The debate over the use of Other Transaction Authority remains strong over whether it’s just another tool in the procurement toolbox, or has the Defense Department discovered the “Holy Grail” of contracting because Congress gave them production authority.
All of these examples really are just symptoms to the larger disease — the need to reimagine the entire job of a contracting officer. With the move to automation happening more quickly, contracting officers soon will finally achieve the business acumen and partnership role that has been long talked about.
The good news is the change is starting to happen. One of the major themes that emerged from the 2018 ImagineNation ELC conference sponsored by ACT-IAC was around the evolution hitting the federal acquisition process.
GSA Administrator Emily Murphy said reconceiving how a contracting officer works is one of her main goals for FAS as it modernizes its schedules program by reducing the number of overall of contracts, by moving toward an unpriced schedule and pushing competition down to the task order level.
“When I’ve talked to our 1102 community and when I talk to our vendor community, one of the questions I always ask is, ‘What value are we driving from setting ceiling prices?’” Murphy said after her speech at ELC. “When we are reimaging how the schedules work, if we incorporate things like the e-commerce platform, which deals with the very low dollar value purchases, and we focus on services being an unpriced contract where we actually focus on pricing at the task order level, that frees up our 1102s. They no longer are negotiating the same ceiling prices again and again. They are instead focusing on how to make sure task order competition is real, vigorous and it’s dynamic.”
Murphy said the combination of technology, such as robotics process automation and machine learning, and business process reengineering, contracting officers can spend more time on finding the right solutions based on data and business needs.
“Think about when we awarded OASIS, it required labor hour prices per category, but it really focused a lot more on the technical qualifications of the vendors,” she said. “This gives us the ability to focus on those technical qualifications, what makes each vendor successful, unique and what can they bring to the table as a solution, instead of focusing on that contract hour price. That contract hour price becomes relatively meaningless until you get to an actual scope of work. Then you have dynamic competition at the task order level and drive down prices with a real solution behind those prices.”
To get where Murphy wants to go, FAS needs better technology that runs its assorted contracting systems.
Alan Thomas, the FAS commissioner, said its internal systems such as E-Buy, GSA Advantage, the FSS 19 and many others that make up their core business systems are expensive to maintain and not customer friendly.
Thomas and David Shive, the GSA chief information officer, are co-leading an effort to modernize and consolidate systems. He said FAS will lean on GSA’s CIO application maintenance, enhancements and operations (CAMEO) re-compete. The agency held an industry day in early August and plans to issue a request for information and hold a reverse industry day.
“We have picked the capabilities we want to have like the ability to write, modify and manage contracts or to manage catalog information, instead of modernizing system by system,” Thomas said after his panel at ELC. “Within six months, we will have the requirements for our new contracting writing system out to industry, and by the back half of 2019, we expect to begin delivering new capabilities.”

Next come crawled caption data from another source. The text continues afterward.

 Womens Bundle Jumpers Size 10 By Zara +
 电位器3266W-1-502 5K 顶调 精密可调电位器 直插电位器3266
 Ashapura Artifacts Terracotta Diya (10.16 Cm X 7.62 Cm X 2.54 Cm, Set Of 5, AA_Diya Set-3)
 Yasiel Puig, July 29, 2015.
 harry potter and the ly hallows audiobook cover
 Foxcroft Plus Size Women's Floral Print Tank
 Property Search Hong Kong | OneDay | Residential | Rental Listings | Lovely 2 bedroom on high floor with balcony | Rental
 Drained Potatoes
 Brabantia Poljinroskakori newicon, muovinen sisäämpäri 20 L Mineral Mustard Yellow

Thomas emphasized that the business system modernization effort is a multi-year strategy and it integrates with other initiatives such as schedules consolidation to reach its full potential.
Like GSA, the IRS is facing antiquated systems as well as a shrinking workforce. The tax agency spends about $2.6 billion a year on 10,000 transactions.

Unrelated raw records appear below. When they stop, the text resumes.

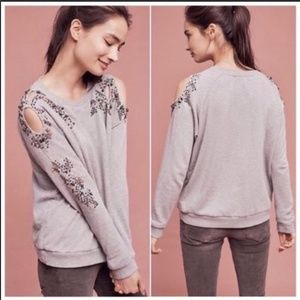 Anthropologie Deletta Beaded Cutout Pullover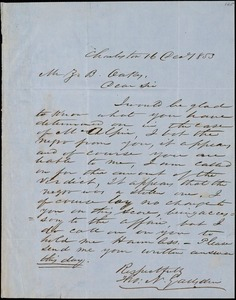 Theodore N. Gadsden, Charleston, S.C., autograph letter signed to Ziba B. Oakes, 16 December 1853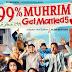 [Movie] 99% Muhrim: Get Married 5 - 2015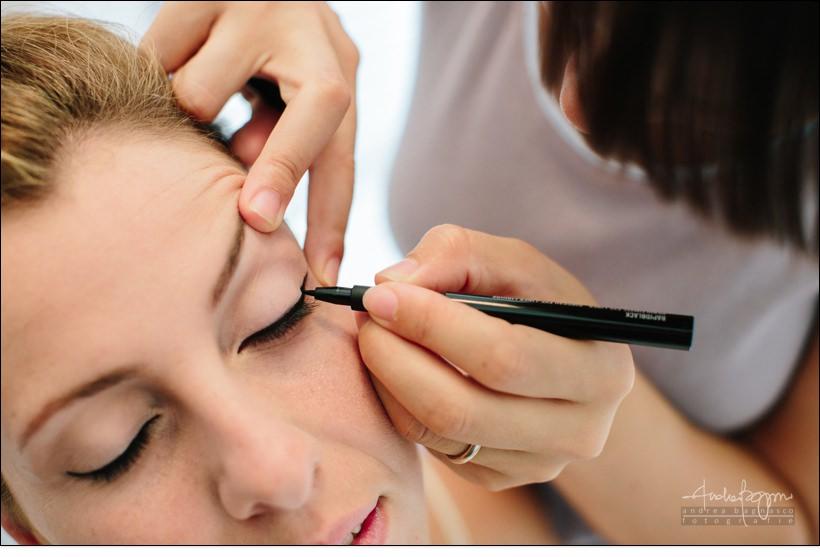 dettagli make up preparazione sposa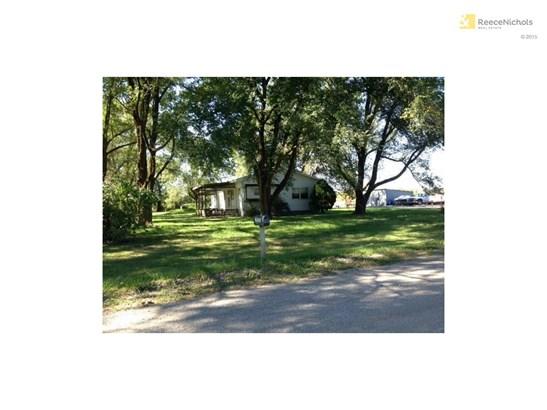 27066 Stillings Road, Platte City, MO - USA (photo 1)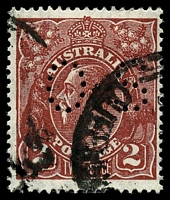 Lot 285:2d Red-Brown Die I: BW #98ba perf 'OS'.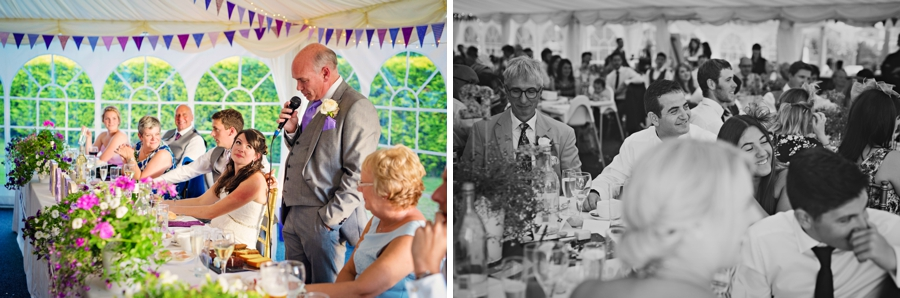 Romsey Wedding Photographer - Mike & Becki - Photography by Vicki_0073
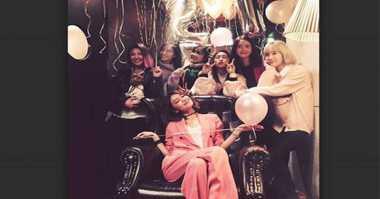 SNSD Sengaja Telat Ucapkan Selamat Ultah untuk Sooyoung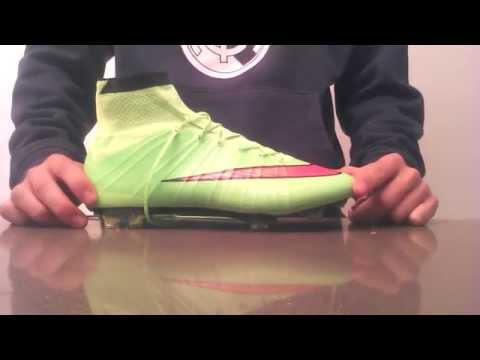 Aliexpress In Review Replicafake 4 Superfly Depth And Nike Honest wOnP80k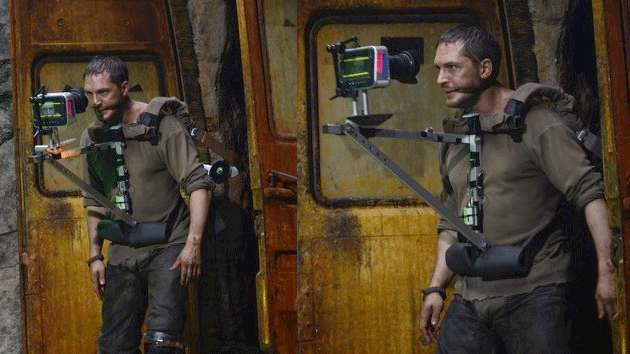 Making of Mad Max Fury Road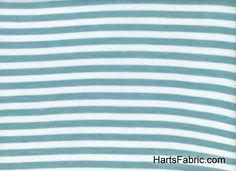 Ella Moss Stripe Knit Blue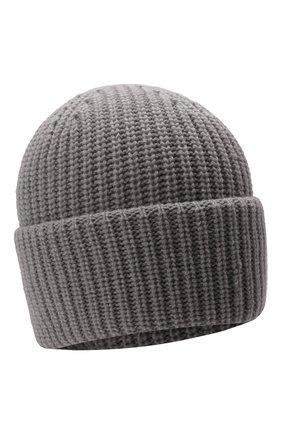Мужская кашемировая шапка INVERNI светло-серого цвета, арт. 5321 CM   Фото 1 (Материал: Шерсть, Кашемир; Кросс-КТ: Трикотаж)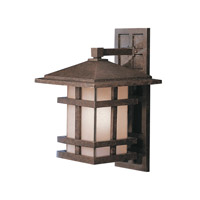 Kichler Lighting Cross Creek 1 Light Outdoor Wall Lantern in Aged Bronze 9132AGZ photo thumbnail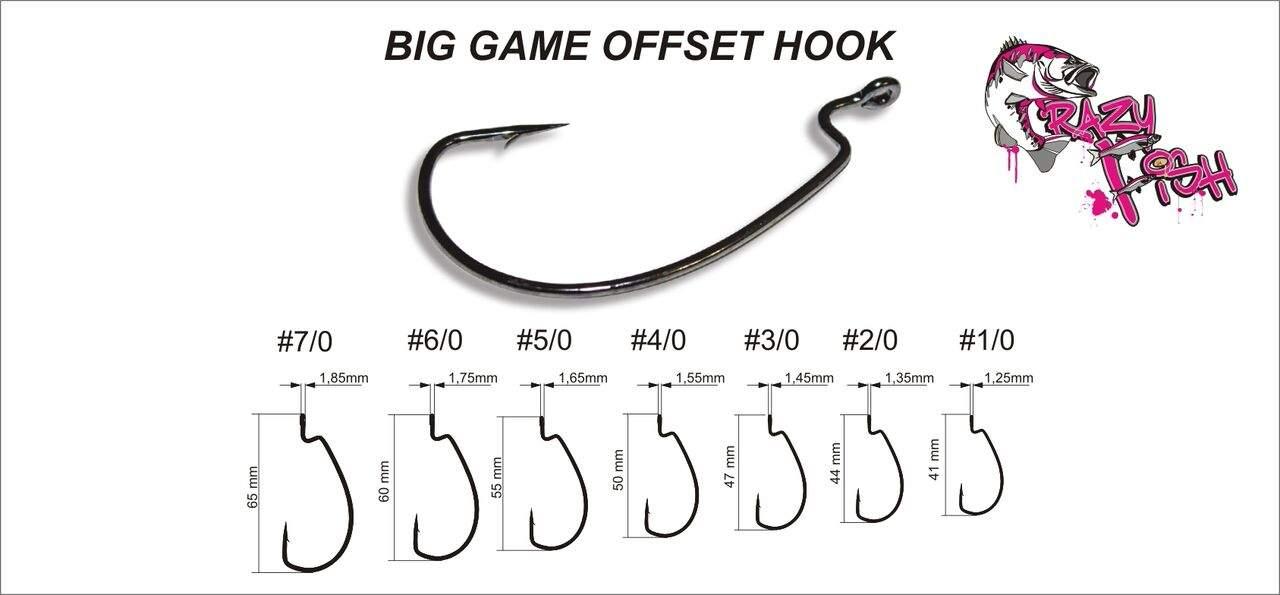 BIG GAME OFFSET HOOK vel. 1/0, balení 8ks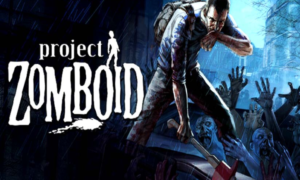 Project Zomboid Apk iOS/APK Version Full Game Free Download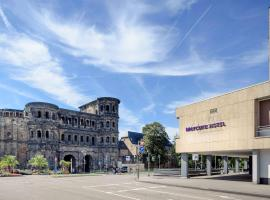 The 10 Best Romantic Hotels In Trier Germany Booking Com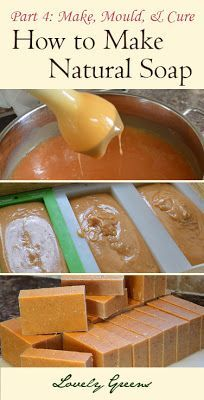 Natural Soapmaking for Beginners  http://www.suptamin.com/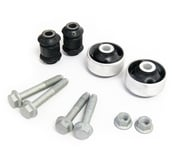 VW Control Arm Bushing Kit - Corteco KIT-538670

Tim Shaughnessy, a senior program analyst at the IRS, said a new strategic framework for the agency includes the procurement process for the first time.
“We are recognized as partners who create and buy emerging technologies and do acquisition planning,” he said at ELC. “We spend a lot of time at the end of the fiscal year trying to secure dollars early enough to set up process to buy emerging technologies.”
Shaughnessy said for the staff of 300 procurement professionals to do that more effectively, the IRS is turning to robotics process automation to reduce the amount of time spent on basic transactions.
The IRS awarded its first contract for RPA at the end of September for a bot to do contractor responsibility determinations.
“We do about 10,000 of those actions a year and the RPA is our way of dipping our toe in the RPA water,” he said. “We think this will save contracting officers about 10,000-to-15,000 FTE hours a year.”
The bot will go to public facing websites such as SAM.gov or Dun & Bradstreet to analyze data on vendors to review overall contractor financial resources, integrity and business ethics and anything that that would not otherwise exclude a vendor from bidding.
“The bot gives us the ability to quickly look at the System for Award Management (SAM) and other systems and give the contracting officer a report back on a vendor’s status,” Shaughnessy said. “The contracting officer can analyze the data that the bot brings back and pivot off that in case they need to do more investigations. We also don’t have to wait until a proposal comes in or there is an apparent winner to do a contractor responsibility determination. The bot could bring back data on all the companies who proposed.”
Along with RPA, Shaughnessy said the IRS procurement shop also is testing out a new program under Parts 12 and 13 of the Federal Acquisition Regulation to pilot emerging technologies. The IRS doesn’t have OTA authority so this is the next best thing.
Under FAR Parts 12 and 13, agencies can use streamlined evaluation procedures as long as the awards are under $7 million and it’s not to deploy new systems, and only to test and pilot.
“We haven’t picked which programs we will use this for yet. We are socializing and working with stakeholders as well as partnering with the CIO’s organization,” he said. “One of the things we are trying to do is develop, along with the CIO, a capability for us to take a concept from a white paper to initial deployment.”
Shaughnessy said one possible option is with document imaging and data capture through optical character recognition. The IRS has as many as 27 different document imaging systems. Using this pilot program, it could consolidate and modernize the entire document imaging effort.
The IRS, GSA and other agencies are making it clear the status quo around acquisition isn’t working and working within the system to change is not only possible, but happening every day. This is why the aggressive move to OTAs is disturbing to so many because instead of fixing the procurement system, like GSA, the IRS and others are trying to do, agencies are looking for a way around it.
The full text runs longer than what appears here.